SYUBHAT 1: Beberapa ayat Qur’an menunjukkan tidak adanya adzab dan nikmat kubur
Sebelumnya, dalam membahas syubhat ini kita perlu meyakini bahwa Al
Qur’an dan hadits itu adalah kebenaran, dan tidak ada kebenaran yang
saling bertentangan. Allah
Ta’ala berfirman:
أَفَلا يَتَدَبَّرُونَ الْقُرْآنَ وَلَوْ كَانَ مِنْ عِنْدِ غَيْرِ اللَّهِ لَوَجَدُوا فِيهِ اخْتِلافًا كَثِيرًا
“
Apakah
engkau tidak men-tadabburi Al Qur’an? Andaikan Al Qur’an itu bukan
dari sisi Allah tentu akan banyak pertentangan di dalamnya” (QS. An Nisa: 82)
Begitu juga hadits Nabi
shallallahu ‘alaihi wa sallam adalah wahyu, sebagaimana firman Allah:
وَمَا يَنْطِقُ عَنِ الْهَوَى إِنْ هُوَ إِلَّا وَحْيٌ يُوحَى
“
Apa yang diucapkan olehnya (Muhammad) itu bukanlah dari hawa nafsu, melainkan wahyu” (QS. An Najm: 3-4)

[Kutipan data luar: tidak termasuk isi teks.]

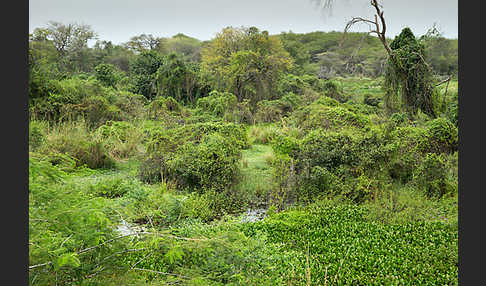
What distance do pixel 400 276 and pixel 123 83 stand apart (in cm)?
1992

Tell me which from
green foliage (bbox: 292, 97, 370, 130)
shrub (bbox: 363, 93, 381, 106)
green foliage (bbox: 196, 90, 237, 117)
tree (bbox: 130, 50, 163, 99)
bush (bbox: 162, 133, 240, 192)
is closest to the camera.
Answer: bush (bbox: 162, 133, 240, 192)

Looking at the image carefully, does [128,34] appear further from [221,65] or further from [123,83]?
[221,65]

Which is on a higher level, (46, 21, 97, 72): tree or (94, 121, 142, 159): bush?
(46, 21, 97, 72): tree

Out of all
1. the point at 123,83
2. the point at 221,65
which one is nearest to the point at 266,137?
the point at 221,65

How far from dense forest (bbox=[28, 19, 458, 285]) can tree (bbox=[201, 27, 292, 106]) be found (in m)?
4.71

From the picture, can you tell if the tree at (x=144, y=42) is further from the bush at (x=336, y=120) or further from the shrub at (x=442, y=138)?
the shrub at (x=442, y=138)

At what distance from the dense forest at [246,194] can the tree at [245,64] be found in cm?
471

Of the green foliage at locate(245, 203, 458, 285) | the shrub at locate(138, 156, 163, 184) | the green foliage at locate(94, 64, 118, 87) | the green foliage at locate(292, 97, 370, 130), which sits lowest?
the green foliage at locate(245, 203, 458, 285)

Maka, Al Qur’an tidak akan bertentangan dengan Al Qur’an, Al Qur’an pun
tidak akan bertentangan dengan hadits dan hadits tidak akan
bertentangan dengan hadits. Dengan kata lain, ayat Al Qur’an saling
menafsirkan, demikian juga ayat Al Qur’an dan hadits saling menafsirkan.

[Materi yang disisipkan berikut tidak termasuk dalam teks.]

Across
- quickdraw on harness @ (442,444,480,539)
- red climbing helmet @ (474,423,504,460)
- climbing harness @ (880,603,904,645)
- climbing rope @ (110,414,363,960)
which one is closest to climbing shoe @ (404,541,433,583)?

Oleh karena itulah kita hendaknuya merujuk kepada para ulama, karena
merekalah yang mampu mendudukan ayat dengan ayat, hadits dengan hadits
serta ayat dengan hadits sesuai tempatnya sehingga jelas bahwa tidak ada
pertentangan.
Ayat pertama
قَالُوا يَا وَيْلَنَا مَنْ بَعَثَنَا مِنْ مَرْقَدِنَا هَذَا مَا وَعَدَ الرَّحْمَنُ وَصَدَقَ الْمُرْسَلُونَ
“
Mereka
berkata: “Aduh celakalah kami! Siapakah yang membangkitkan kami dari
tempat tidur kami (kubur)?” Inilah yang dijanjikan (Tuhan) Yang Maha
Pemurah dan benarlah Rasul-rasul (Nya).” (QS. Yaasin: 52)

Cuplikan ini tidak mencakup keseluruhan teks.